PROBLEM STATEMENT: Using the material below, return exactly the lines between the one holding "Tăng thẩm quyền cho HĐND TP. Đà Nẵng" and the one holding "Ein weiterer Fischadler....", inclusive, and no others.

[DATASET EXTRACT — start]

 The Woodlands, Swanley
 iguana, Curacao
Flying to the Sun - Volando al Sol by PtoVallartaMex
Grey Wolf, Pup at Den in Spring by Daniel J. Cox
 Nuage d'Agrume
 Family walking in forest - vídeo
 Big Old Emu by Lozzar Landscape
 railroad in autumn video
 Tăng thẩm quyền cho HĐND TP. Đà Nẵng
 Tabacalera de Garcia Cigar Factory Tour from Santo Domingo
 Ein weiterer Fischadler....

[DATASET EXTRACT — finish]
[DATASET EXTRACT — start]

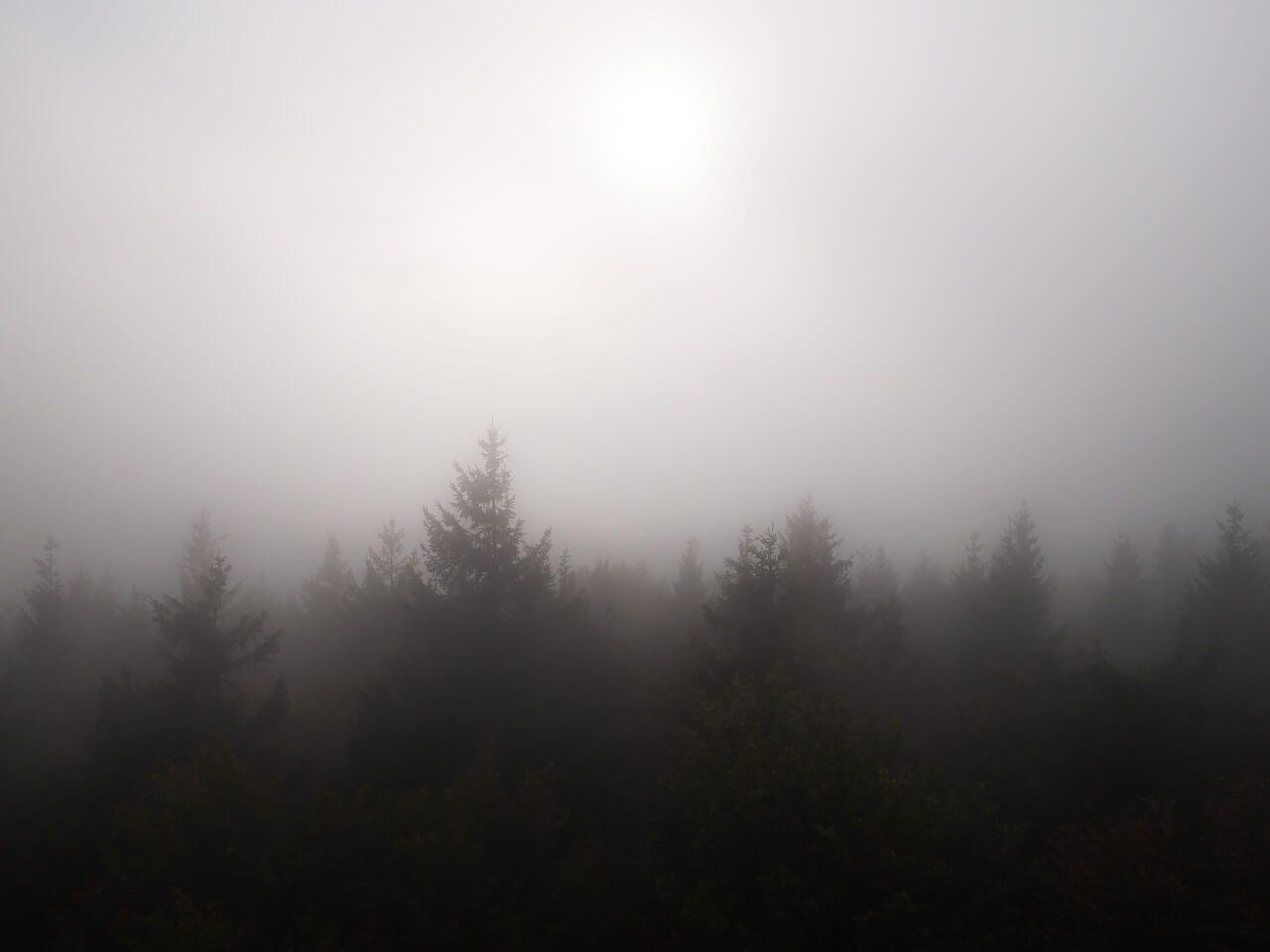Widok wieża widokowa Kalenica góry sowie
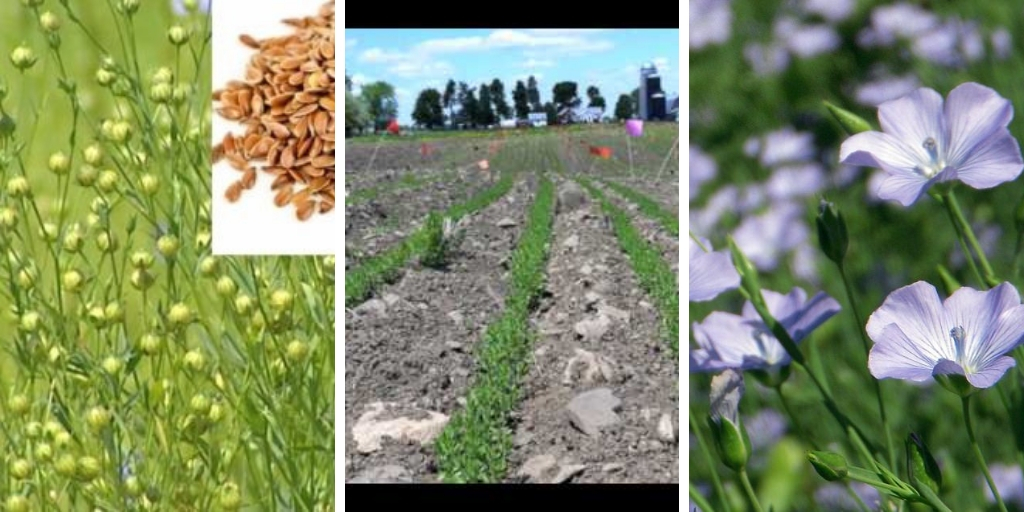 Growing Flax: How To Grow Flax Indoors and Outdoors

[DATASET EXTRACT — finish]
[DATASET EXTRACT — start]

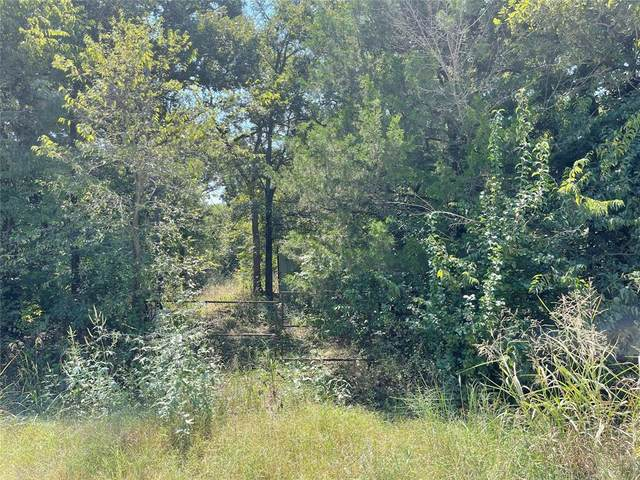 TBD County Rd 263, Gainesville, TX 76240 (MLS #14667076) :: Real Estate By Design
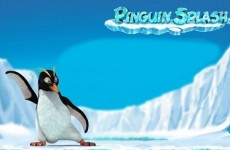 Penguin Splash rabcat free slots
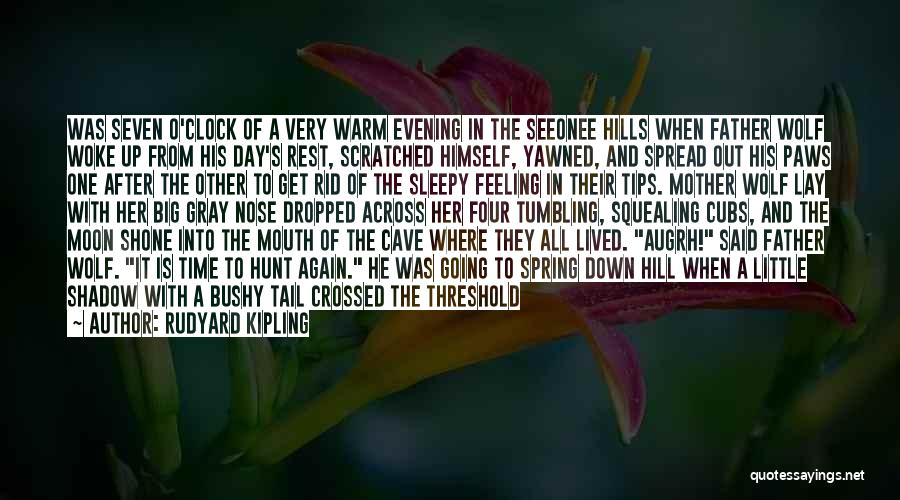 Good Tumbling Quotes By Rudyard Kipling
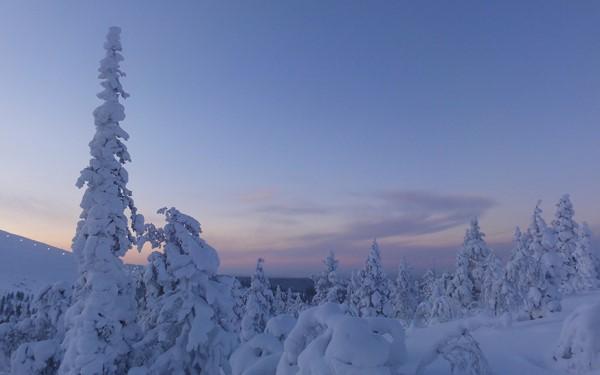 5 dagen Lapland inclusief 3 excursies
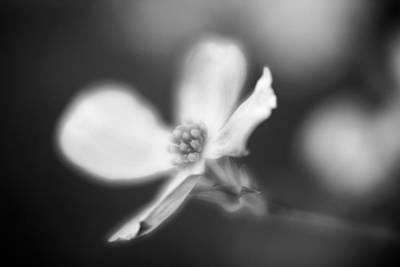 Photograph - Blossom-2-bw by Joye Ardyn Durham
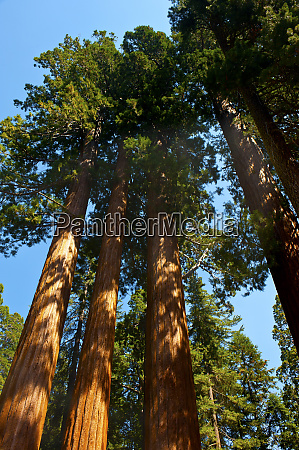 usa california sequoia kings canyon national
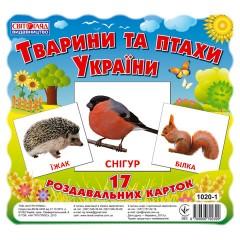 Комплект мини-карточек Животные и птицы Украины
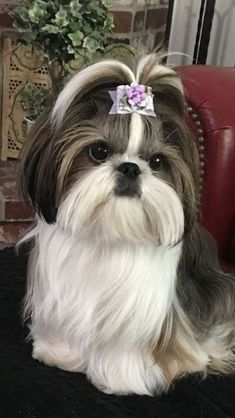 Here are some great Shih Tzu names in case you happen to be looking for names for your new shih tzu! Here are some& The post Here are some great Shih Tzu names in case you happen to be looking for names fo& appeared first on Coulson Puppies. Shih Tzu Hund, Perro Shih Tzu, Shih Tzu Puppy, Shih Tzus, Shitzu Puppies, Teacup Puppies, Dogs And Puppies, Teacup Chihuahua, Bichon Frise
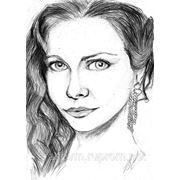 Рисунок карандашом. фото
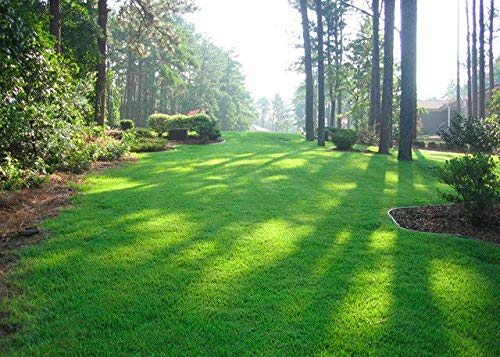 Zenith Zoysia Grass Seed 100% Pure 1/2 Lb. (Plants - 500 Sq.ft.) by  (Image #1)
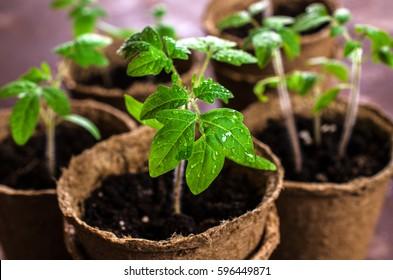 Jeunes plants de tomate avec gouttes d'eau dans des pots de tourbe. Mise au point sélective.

[DATASET EXTRACT — finish]

WRITTEN SOLUTION:
 Tăng thẩm quyền cho HĐND TP. Đà Nẵng
 Tabacalera de Garcia Cigar Factory Tour from Santo Domingo
 Ein weiterer Fischadler....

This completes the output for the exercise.